Text for analysis:
══════════════════════════════

# Dennis Wong Website



## Jeff5614 (Dec 29, 2005)

Dennis Wong now has a website, for all of those interested.

https://www.advancedplantedtank.com/


----------



## Greggz (May 19, 2008)

Thanks for posting that. 

Bookmarked and see I have some serious reading ahead of me.

The guy truly is an artist.

And hey, I just noticed our own @burr740 is referenced on the site. 

Good to see Joe!!


----------



## Immortal1 (Feb 18, 2015)

Have seen several Facebook references to his site lately - lot of great information there!!! Missed the Burr740 reference - will have to look some more.
Have done some data logging with regard to co2 levels - will have to make an update in my build thread.


----------



## Ken Keating1 (Nov 22, 2017)

Very informative site, thanks for the link posting.


----------



## joaoismail (Aug 24, 2017)

Thanks for the info. I have been following him on youtube for a while.


----------



## underH20garden (Dec 19, 2017)

oh nice I as a noob I came across a YT video he made quite amazing really right to the point but still easy to fallow. more about the info rather than being a "you tube personality" I value that.

══════════════════════════════

List of tasks:
**a)** In the Dennis Wong website thread, pull out the passage that opens with the words containing "## underH20garden (Dec" and closes with "I value that.", copying it word for word.
**b)** Translate this sentence from the Dennis Wong website thread into Spanish: "Dennis Wong now has a website, for all of those interested."

══════════════════════════════

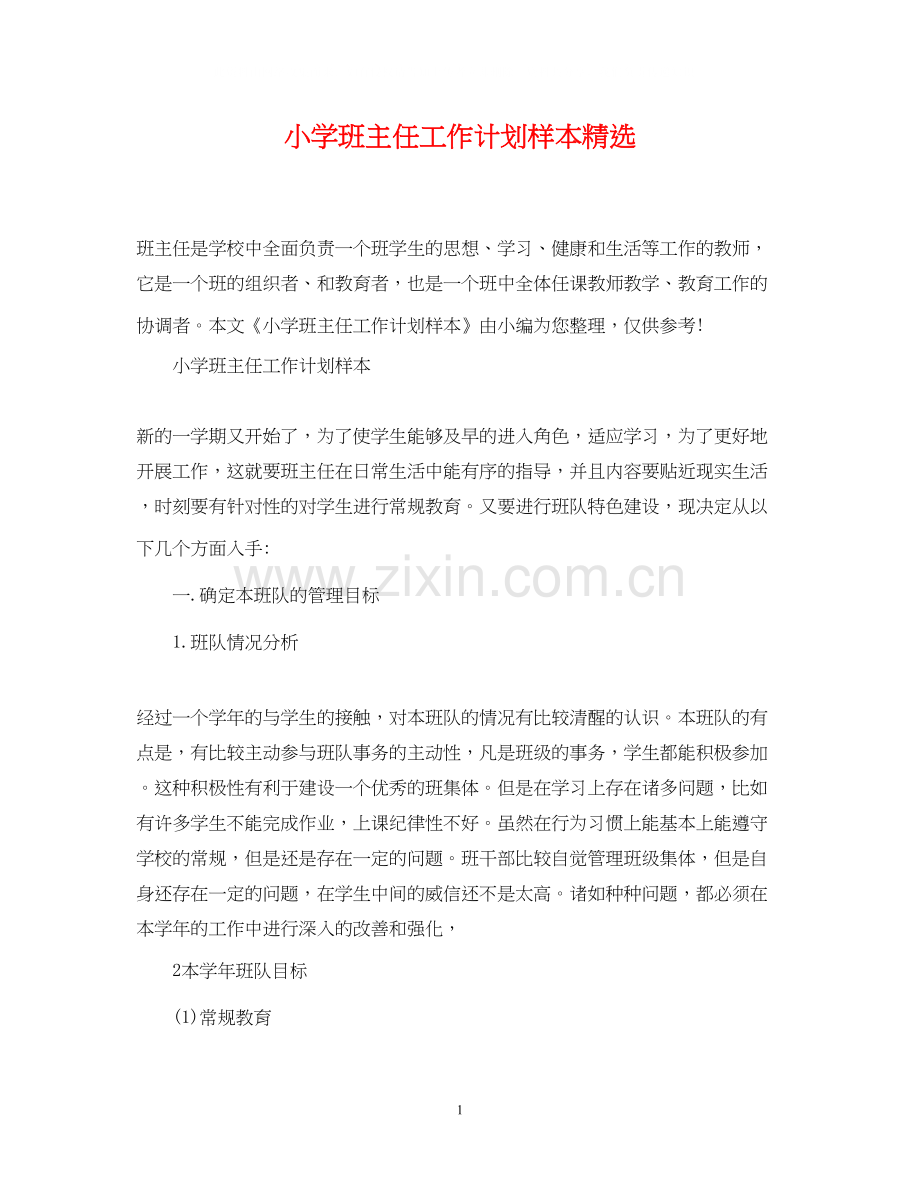 小学班主任工作计划样本精选

班主任是学校中全面负责一个班学生的思想、学习、健康和生活等工作的教师，它是一个班的组织者、和教育者，也是一个班中全体任课教师教学、教育工作的协调者。本文《小学班主任工作计划样本》由小编为您整理，仅供参考!

小学班主任工作计划样本

新的一学期又开始了，为了使学生能够及早的进入角色，适应学习，为了更好地开展工作，这就要班主任在日常生活中能有序的指导，并且内容要贴近现实生活，时刻要有针对性的对学生进行常规教育。又要进行班队特色建设，现决定从以下几个方面入手:

www.zixin.com.cn

一.确定本班队的管理目标

1.班队情况分析

经过一个学年的与学生的接触，对本班队的情况有比较清醒的认识。本班队的有点是，有比较主动参与班队事务的主动性，凡是班级的事务，学生都能积极参加。这种积极性有利于建设一个优秀的班集体。但是在学习上存在诸多问题，比如有许多学生不能完成作业，上课纪律性不好。虽然在行为习惯上能基本上能遵守学校的常规，但是还是存在一定的问题。班干部比较自觉管理班级集体，但是自身还存在一定的问题，在学生中间的威信还不是太高。诸如种种问题，都必须在本学年的工作中进行深入的改善和强化，

2本学年班队目标

(1)常规教育

1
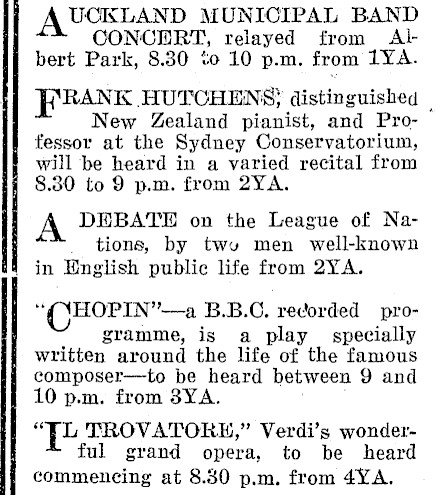 AUCKLAND MUNICIPAL BAND CONCERT, relayed from Albert Park, 8.30 to 10 p.m. from 1YA.

FRANK HUTCHENS, distinguished New Zealand pianist, and Professor at the Sydney Conservatorium, will be heard in a varied recital from 8.30 to 9 p.m. from 2YA.

A DEBATE on the League of Nations, by two men well-known in English public life from 2YA.

"CHOPIN"—a B.B.C. recorded programme, is a play specially written around the life of the famous composer—to be heard between 9 and 10 p.m. from 3YA.

"IL TROVATORE," Verdi's wonderful grand opera, to be heard commencing at 8.30 p.m. from 4YA.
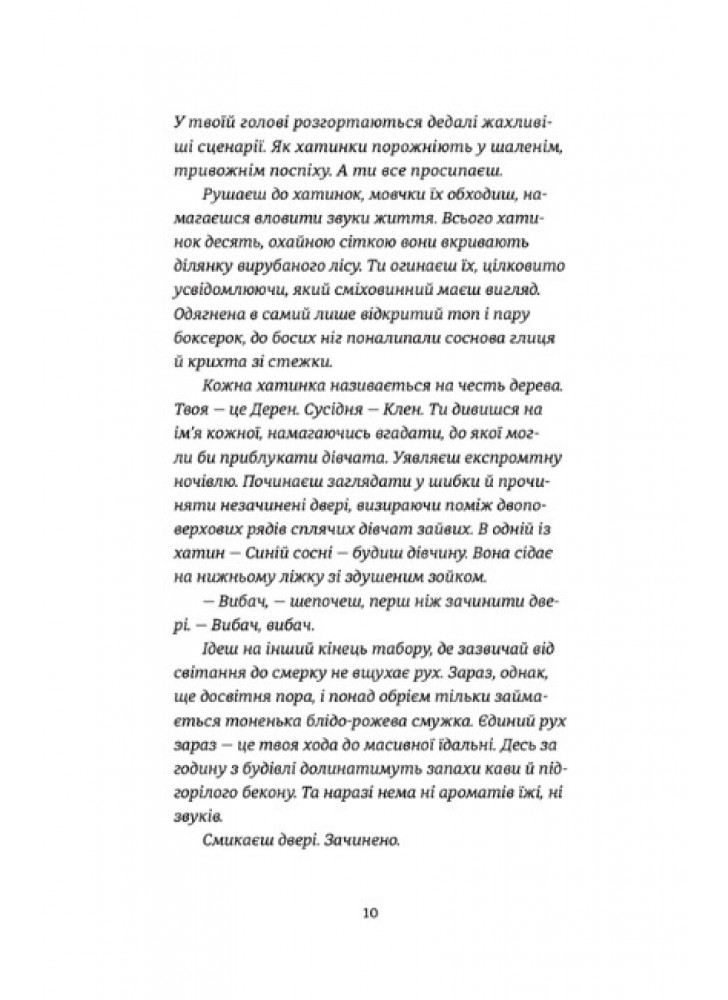 У твоїй голові розгортаються дедалі жахливіші сценарії. Як хатинки порожніють у шаленім, тривожнім поспіху. А ти все просипаєш.

Рушаєш до хатинок, мовчки їх обходиш, намагаєшся вловити звуки життя. Всього хатинок десять, охайною сіткою вони вкривають ділянку вирубаного лісу. Ти огинаєш їх, цілковито усвідомлюючи, який сміховинний маєш вигляд. Одягнена в самий лише відкритий топ і пару боксерок, до босих ніг поналипали соснова глиця й крихта зі стежки.

Кожна хатинка називається на честь дерева. Твоя — це Дерен. Сусідня — Клен. Ти дивишся на ім'я кожної, намагаючись вгадати, до якої могли би приблукати дівчата. Уявляєш експромтну ночівлю. Починаєш заглядати у шибки й прочиняти незачинені двері, визираючи поміж двоповерхових рядів сплячих дівчат зайвих. В одній із хатин — Синій сосні — будиш дівчину. Вона сідає на нижньому ліжку зі здушеним зойком.

— Вибач, — шепочеш, перш ніж зачинити двері. — Вибач, вибач.

Ідеш на інший кінець табору, де зазвичай від світання до смерку не вщухає рух. Зараз, однак, ще досвітня пора, і понад обрієм тільки займається тоненька блідо-рожева смужка. Єдиний рух зараз — це твоя хода до масивної їдальні. Десь за годину з будівлі долинатимуть запахи кави й підгорілого бекону. Та наразі нема ні ароматів їжі, ні звуків.

Смикаєш двері. Зачинено.

10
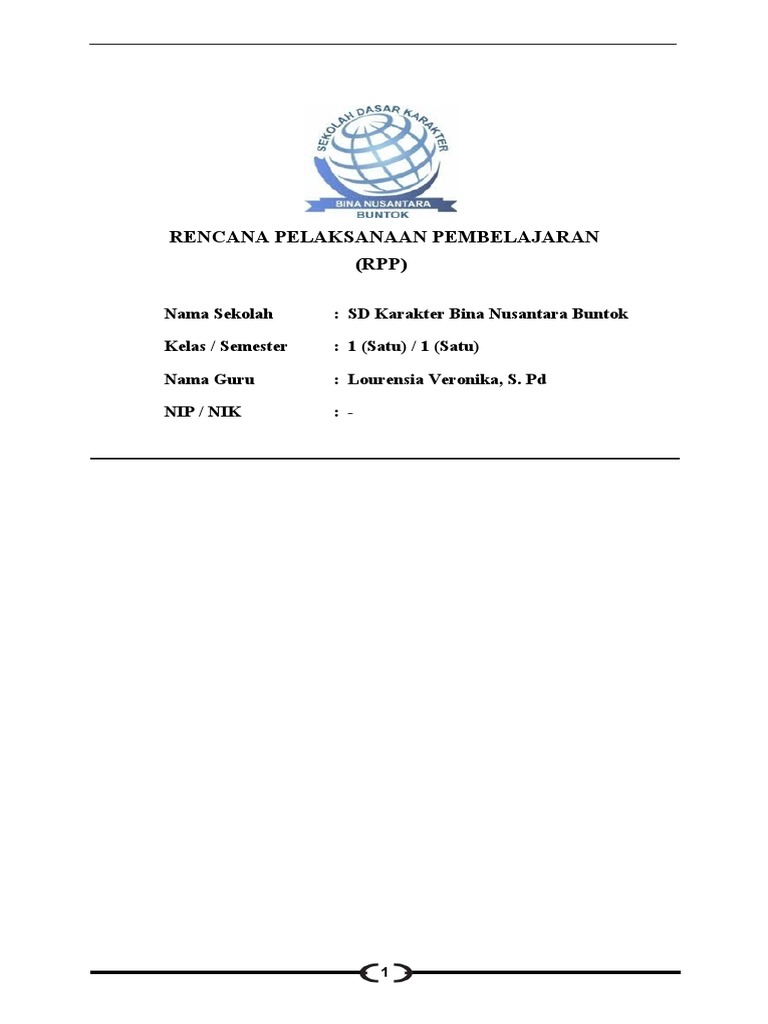 SEKOLAH DASAR KARAKTER
BINA NUSANTARA
BUNTOK

RENCANA PELAKSANAAN PEMBELAJARAN
(RPP)

Nama Sekolah : SD Karakter Bina Nusantara Buntok

Kelas / Semester : 1 (Satu) / 1 (Satu)

Nama Guru : Lourensia Veronika, S. Pd

NIP / NIK : -

1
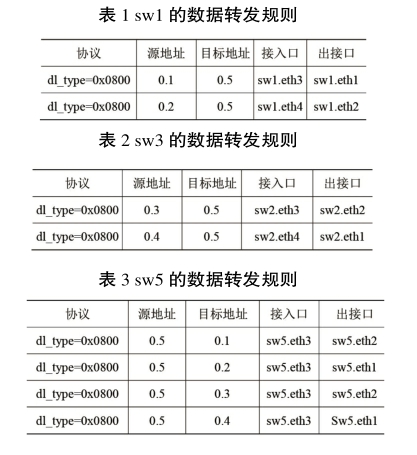 表 1 sw1 的数据转发规则

| 协议 | 源地址 | 目标地址 | 接入口 | 出接口 |
|---|---|---|---|---|
| dl_type=0x0800 | 0.1 | 0.5 | sw1.eth3 | sw1.eth1 |
| dl_type=0x0800 | 0.2 | 0.5 | sw1.eth4 | sw1.eth2 |

表 2 sw3 的数据转发规则

| 协议 | 源地址 | 目标地址 | 接入口 | 出接口 |
|---|---|---|---|---|
| dl_type=0x0800 | 0.3 | 0.5 | sw2.eth3 | sw2.eth2 |
| dl_type=0x0800 | 0.4 | 0.5 | sw2.eth4 | sw2.eth1 |

表 3 sw5 的数据转发规则

| 协议 | 源地址 | 目标地址 | 接入口 | 出接口 |
|---|---|---|---|---|
| dl_type=0x0800 | 0.5 | 0.1 | sw5.eth3 | sw5.eth2 |
| dl_type=0x0800 | 0.5 | 0.2 | sw5.eth3 | sw5.eth1 |
| dl_type=0x0800 | 0.5 | 0.3 | sw5.eth3 | sw5.eth2 |
| dl_type=0x0800 | 0.5 | 0.4 | sw5.eth3 | Sw5.eth1 |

══════════════════════════════

List of solutions:
**a)**
## underH20garden (Dec 19, 2017)

oh nice I as a noob I came across a YT video he made quite amazing really right to the point but still easy to fallow. more about the info rather than being a "you tube personality" I value that.

**b)** Dennis Wong ahora tiene un sitio web, para todos los interesados.